Ask HN - Does my product intro video make sense? - factorialboy
http://www.youtube.com/watch?v=RA4t03nk58w

======
jcr
Yes, it makes sense.

Stuff I liked:

1.) If I understood your video correctly (without visiting your site), your
software has the capacity to easily create a form for participants to fill
out. Getting feedback on a specific question is good.

2.) You mentioned something about participants reaching their own conclusions
(opinions). This is good, but was still somewhat unclear. Are there
totals/metrics/votes? Who can see those totals/metrics/votes?

3.) The pros/cons is good, but could use more coverage.

4.) I'd bet it's in your stuff, but there is no mention of positions such as
the person responsible as the "decision maker" or who is responsible for
implementing said decision.

Stuff To Improve:

1.) Reduce the volume on the "click" noise. It was a bit distracting at first,
but it's a good idea to have a "click" noise.

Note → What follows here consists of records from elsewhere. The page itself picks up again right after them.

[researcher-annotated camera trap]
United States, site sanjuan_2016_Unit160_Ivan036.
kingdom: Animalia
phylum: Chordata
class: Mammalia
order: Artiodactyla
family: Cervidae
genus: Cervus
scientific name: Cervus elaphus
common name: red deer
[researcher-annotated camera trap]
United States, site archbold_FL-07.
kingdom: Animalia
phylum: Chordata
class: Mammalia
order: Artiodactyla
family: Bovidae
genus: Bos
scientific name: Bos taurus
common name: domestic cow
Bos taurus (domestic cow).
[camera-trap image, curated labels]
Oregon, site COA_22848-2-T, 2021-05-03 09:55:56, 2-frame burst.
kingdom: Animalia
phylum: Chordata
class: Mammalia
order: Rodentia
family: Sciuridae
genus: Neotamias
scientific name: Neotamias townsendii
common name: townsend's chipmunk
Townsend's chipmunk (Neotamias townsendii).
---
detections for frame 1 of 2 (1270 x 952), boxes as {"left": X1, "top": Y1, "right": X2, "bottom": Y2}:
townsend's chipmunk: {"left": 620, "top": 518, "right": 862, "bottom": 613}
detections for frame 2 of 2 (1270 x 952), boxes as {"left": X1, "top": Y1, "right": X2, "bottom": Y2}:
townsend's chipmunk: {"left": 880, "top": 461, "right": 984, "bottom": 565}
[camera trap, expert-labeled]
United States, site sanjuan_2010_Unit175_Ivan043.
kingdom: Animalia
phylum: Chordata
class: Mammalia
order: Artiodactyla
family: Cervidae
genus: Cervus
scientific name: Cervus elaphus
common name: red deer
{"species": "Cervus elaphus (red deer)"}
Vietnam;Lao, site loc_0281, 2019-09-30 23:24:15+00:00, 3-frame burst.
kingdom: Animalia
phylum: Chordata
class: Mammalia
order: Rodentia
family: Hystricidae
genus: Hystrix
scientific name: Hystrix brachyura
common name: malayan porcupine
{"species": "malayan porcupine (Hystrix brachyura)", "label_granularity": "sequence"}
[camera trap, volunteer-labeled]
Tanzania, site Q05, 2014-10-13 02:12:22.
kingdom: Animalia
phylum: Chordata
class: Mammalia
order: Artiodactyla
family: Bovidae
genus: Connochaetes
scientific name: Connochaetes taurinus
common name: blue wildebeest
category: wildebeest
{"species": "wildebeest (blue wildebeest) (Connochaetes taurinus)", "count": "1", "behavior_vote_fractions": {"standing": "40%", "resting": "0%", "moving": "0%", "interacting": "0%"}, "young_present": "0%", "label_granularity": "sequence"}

2.) There was no mention of security.

3.) There was no mention of time. Most decisions need to be made under some
deadline.

4.) Is there a way to list "allowed options" in the sense of possible
conclusions. Let's say you're looking at the purchase of a product to fill a
specific need (problem statement), but you are only willing to accept a choice
limited to a short list of available products? (or similarly, some of the
possible choices are not allowed due to cost, license, ...).

------
peteforde
It makes sense in as much as I understand what you are showing us. However,
it's not clear to me that the solution you've come up with (for a very broad,
abstract "problem") makes sense.

If you're looking for feedback on the video, I can understand what you're
saying and follow the logical flow. I would still attempt to find a motion
graphics person that does product videos and engage them to do a video which
gets me excited. As it stands, it's pretty dry and I can't understand in what
situation I'd use it.

One suggestion is that you clear out all of the junk data that you have in the
app, as it's both monotonous and distracting. It makes the production feel
half-baked.

Don't be discouraged, getting feedback early is the best way to prevent time
wasted on things people don't need.